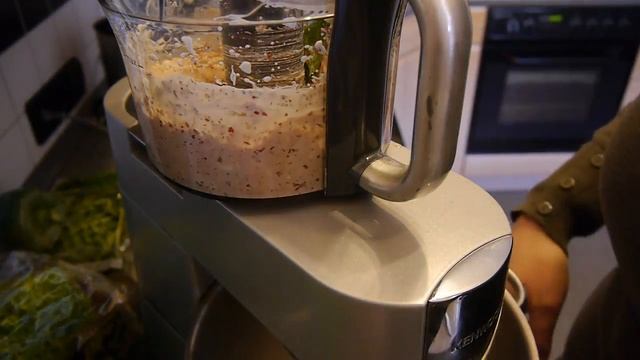 Mediterraner Basilikum Brotaufstrich schnell und einfach (Kenwood Major Titanium) смотреть онлайн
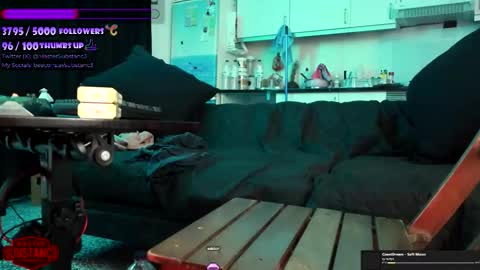 Im Substanc3  online show from October 3, 6:24 pm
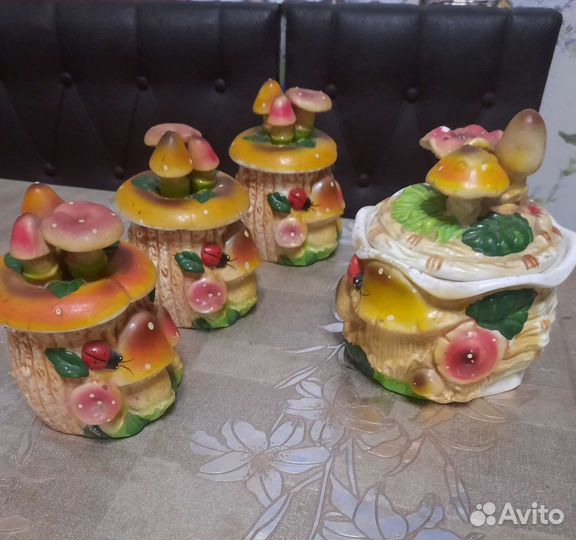 Набор банок для специй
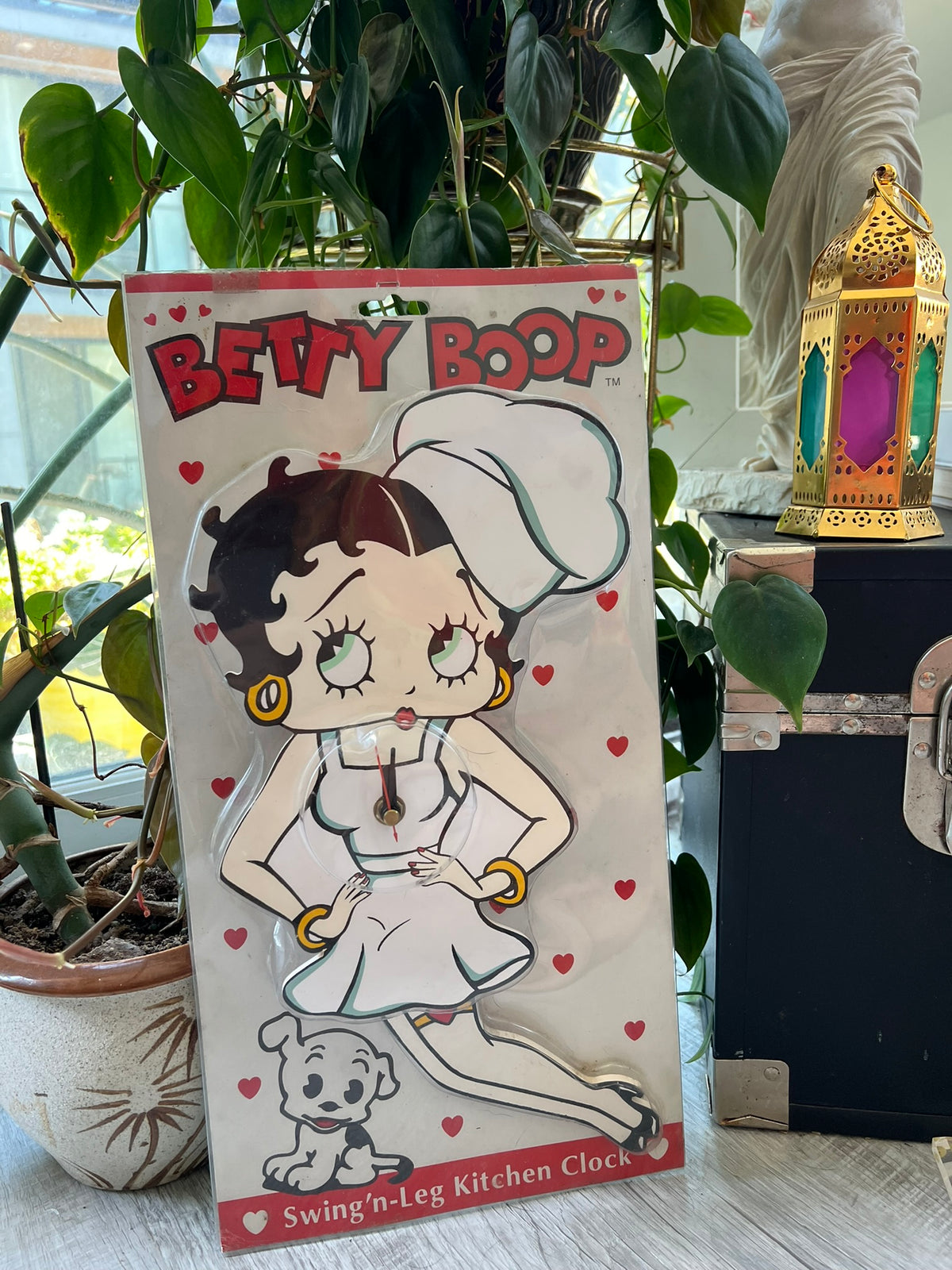 Vintage 2000s Betty Boop chef clock by Elektra Vintage featuring a retro cartoon character and classic clock design.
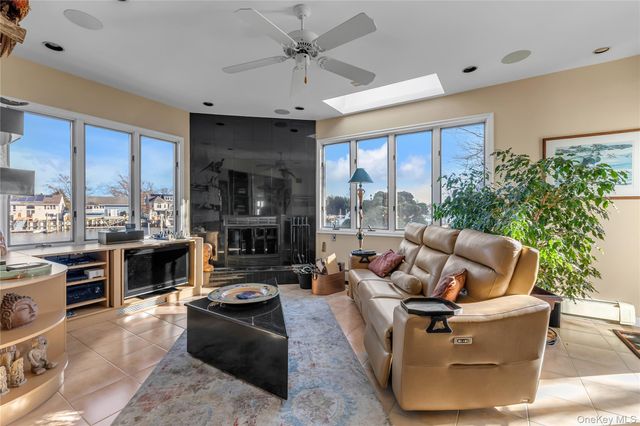 3522 Frederick Street, Oceanside, NY 11572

•••

- **WHAT IS BEING ASKED**: For the entries above, return an exact copy that omits the images.

- **EXPECTED ANSWER**:
 Mediterraner Basilikum Brotaufstrich schnell und einfach (Kenwood Major Titanium) смотреть онлайн
 Im Substanc3  online show from October 3, 6:24 pm
 Набор банок для специй
 Vintage 2000s Betty Boop chef clock by Elektra Vintage featuring a retro cartoon character and classic clock design.
 3522 Frederick Street, Oceanside, NY 11572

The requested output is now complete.